> **WRITTEN PROBLEM**: Retype all of the records below character for character, without changing anything.

....

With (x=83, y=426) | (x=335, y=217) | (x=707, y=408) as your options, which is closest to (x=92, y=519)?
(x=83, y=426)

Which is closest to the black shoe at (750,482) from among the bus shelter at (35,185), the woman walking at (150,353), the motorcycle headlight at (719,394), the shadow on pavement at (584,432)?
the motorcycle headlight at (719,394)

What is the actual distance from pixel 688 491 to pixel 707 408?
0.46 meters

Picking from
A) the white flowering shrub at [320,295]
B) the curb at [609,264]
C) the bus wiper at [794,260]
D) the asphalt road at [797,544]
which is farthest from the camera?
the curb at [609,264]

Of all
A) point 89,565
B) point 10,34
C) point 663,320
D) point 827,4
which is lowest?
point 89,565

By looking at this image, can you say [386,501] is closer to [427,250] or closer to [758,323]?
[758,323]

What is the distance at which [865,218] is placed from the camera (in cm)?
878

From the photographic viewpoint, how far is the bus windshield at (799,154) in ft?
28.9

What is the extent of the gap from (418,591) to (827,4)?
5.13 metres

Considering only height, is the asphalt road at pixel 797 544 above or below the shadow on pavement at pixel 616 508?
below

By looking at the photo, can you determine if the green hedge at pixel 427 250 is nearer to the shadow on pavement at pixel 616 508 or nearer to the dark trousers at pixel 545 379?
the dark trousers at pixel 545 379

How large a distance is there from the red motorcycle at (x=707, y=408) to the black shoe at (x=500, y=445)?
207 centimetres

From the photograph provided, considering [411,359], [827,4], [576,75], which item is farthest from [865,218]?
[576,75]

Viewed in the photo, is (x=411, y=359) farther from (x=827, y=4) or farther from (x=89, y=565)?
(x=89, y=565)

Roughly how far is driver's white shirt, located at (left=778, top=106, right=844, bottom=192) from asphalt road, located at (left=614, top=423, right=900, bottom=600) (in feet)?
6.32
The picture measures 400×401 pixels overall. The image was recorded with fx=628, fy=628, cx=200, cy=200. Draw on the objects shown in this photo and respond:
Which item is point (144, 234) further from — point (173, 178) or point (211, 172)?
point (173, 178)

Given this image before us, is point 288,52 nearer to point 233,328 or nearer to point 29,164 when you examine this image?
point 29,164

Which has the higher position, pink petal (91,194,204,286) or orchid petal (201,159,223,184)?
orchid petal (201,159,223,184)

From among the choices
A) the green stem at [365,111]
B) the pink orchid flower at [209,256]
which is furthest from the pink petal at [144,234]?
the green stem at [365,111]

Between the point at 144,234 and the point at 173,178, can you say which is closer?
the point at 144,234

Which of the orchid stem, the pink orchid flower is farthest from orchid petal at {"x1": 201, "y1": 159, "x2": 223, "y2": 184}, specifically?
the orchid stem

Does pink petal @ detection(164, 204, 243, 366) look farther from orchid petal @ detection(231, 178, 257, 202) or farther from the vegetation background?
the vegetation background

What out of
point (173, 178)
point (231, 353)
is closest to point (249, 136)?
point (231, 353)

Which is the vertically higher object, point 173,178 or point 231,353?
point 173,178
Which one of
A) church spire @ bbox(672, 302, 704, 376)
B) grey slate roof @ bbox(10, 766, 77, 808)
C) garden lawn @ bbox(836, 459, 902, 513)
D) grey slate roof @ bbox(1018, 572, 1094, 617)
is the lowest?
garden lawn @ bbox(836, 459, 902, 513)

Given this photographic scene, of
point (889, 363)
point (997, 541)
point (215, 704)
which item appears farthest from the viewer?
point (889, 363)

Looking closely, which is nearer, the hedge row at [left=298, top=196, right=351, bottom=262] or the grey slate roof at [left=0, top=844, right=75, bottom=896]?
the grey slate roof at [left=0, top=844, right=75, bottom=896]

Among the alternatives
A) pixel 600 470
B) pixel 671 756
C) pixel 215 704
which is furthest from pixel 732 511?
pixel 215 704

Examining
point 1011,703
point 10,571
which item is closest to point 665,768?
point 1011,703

....

> **WRITTEN ANSWER**:
With (x=83, y=426) | (x=335, y=217) | (x=707, y=408) as your options, which is closest to (x=92, y=519)?
(x=83, y=426)

Which is closest to the black shoe at (750,482) from among the bus shelter at (35,185), the woman walking at (150,353), the motorcycle headlight at (719,394), the shadow on pavement at (584,432)?
the motorcycle headlight at (719,394)

What is the actual distance from pixel 688 491 to pixel 707 408?
0.46 meters

Picking from
A) the white flowering shrub at [320,295]
B) the curb at [609,264]
C) the bus wiper at [794,260]
D) the asphalt road at [797,544]
which is farthest from the camera?
the curb at [609,264]

Of all
A) point 89,565
B) point 10,34
C) point 663,320
D) point 827,4
which is lowest?
point 89,565

By looking at this image, can you say [386,501] is closer to [427,250] or closer to [758,323]?
[758,323]

What is the distance at which [865,218] is placed from the camera (in cm)?
878

From the photographic viewpoint, how far is the bus windshield at (799,154) in ft?
28.9

What is the extent of the gap from (418,591) to (827,4)?
5.13 metres

Considering only height, is the asphalt road at pixel 797 544 above or below the shadow on pavement at pixel 616 508?
below

By looking at the photo, can you determine if the green hedge at pixel 427 250 is nearer to the shadow on pavement at pixel 616 508 or nearer to the dark trousers at pixel 545 379?
the dark trousers at pixel 545 379

How large a distance is there from the red motorcycle at (x=707, y=408) to the black shoe at (x=500, y=445)?
207 centimetres

From the photograph provided, considering [411,359], [827,4], [576,75], which item is farthest from [865,218]?
[576,75]

Viewed in the photo, is (x=411, y=359) farther from (x=827, y=4) or farther from (x=89, y=565)?
(x=89, y=565)

Roughly how far is driver's white shirt, located at (left=778, top=106, right=844, bottom=192) from asphalt road, located at (left=614, top=423, right=900, bottom=600) (in feet)?
6.32
The picture measures 400×401 pixels overall. The image was recorded with fx=628, fy=628, cx=200, cy=200. Draw on the objects shown in this photo and respond:
Which item is point (144, 234) further from — point (173, 178) or point (211, 172)?
point (173, 178)

Given this image before us, is point 288,52 nearer to point 233,328 or nearer to point 29,164 when you examine this image?
point 29,164

Which has the higher position, pink petal (91,194,204,286) or orchid petal (201,159,223,184)?
orchid petal (201,159,223,184)

From among the choices
A) the green stem at [365,111]
B) the pink orchid flower at [209,256]
which is furthest from the pink petal at [144,234]?
the green stem at [365,111]

Between the point at 144,234 and the point at 173,178, can you say which is closer?
the point at 144,234

Which of the orchid stem, the pink orchid flower is farthest from orchid petal at {"x1": 201, "y1": 159, "x2": 223, "y2": 184}, specifically?
the orchid stem

Does pink petal @ detection(164, 204, 243, 366) look farther from orchid petal @ detection(231, 178, 257, 202) or farther from the vegetation background?
the vegetation background

What out of
point (173, 178)
point (231, 353)
is closest to point (249, 136)?
point (231, 353)

Which is the vertically higher object, point 173,178 or point 231,353?
point 173,178
Which one of
A) church spire @ bbox(672, 302, 704, 376)
B) grey slate roof @ bbox(10, 766, 77, 808)
C) garden lawn @ bbox(836, 459, 902, 513)
D) grey slate roof @ bbox(1018, 572, 1094, 617)
is the lowest?
garden lawn @ bbox(836, 459, 902, 513)

Given this photographic scene, of
point (889, 363)
point (997, 541)
point (215, 704)
which item appears farthest from the viewer?
point (889, 363)

Looking closely, which is nearer, the hedge row at [left=298, top=196, right=351, bottom=262] or the grey slate roof at [left=0, top=844, right=75, bottom=896]?
the grey slate roof at [left=0, top=844, right=75, bottom=896]

Among the alternatives
A) pixel 600 470
B) pixel 671 756
C) pixel 215 704
which is furthest from pixel 732 511?
pixel 215 704

Examining
point 1011,703
point 10,571
which item is closest to point 665,768?
point 1011,703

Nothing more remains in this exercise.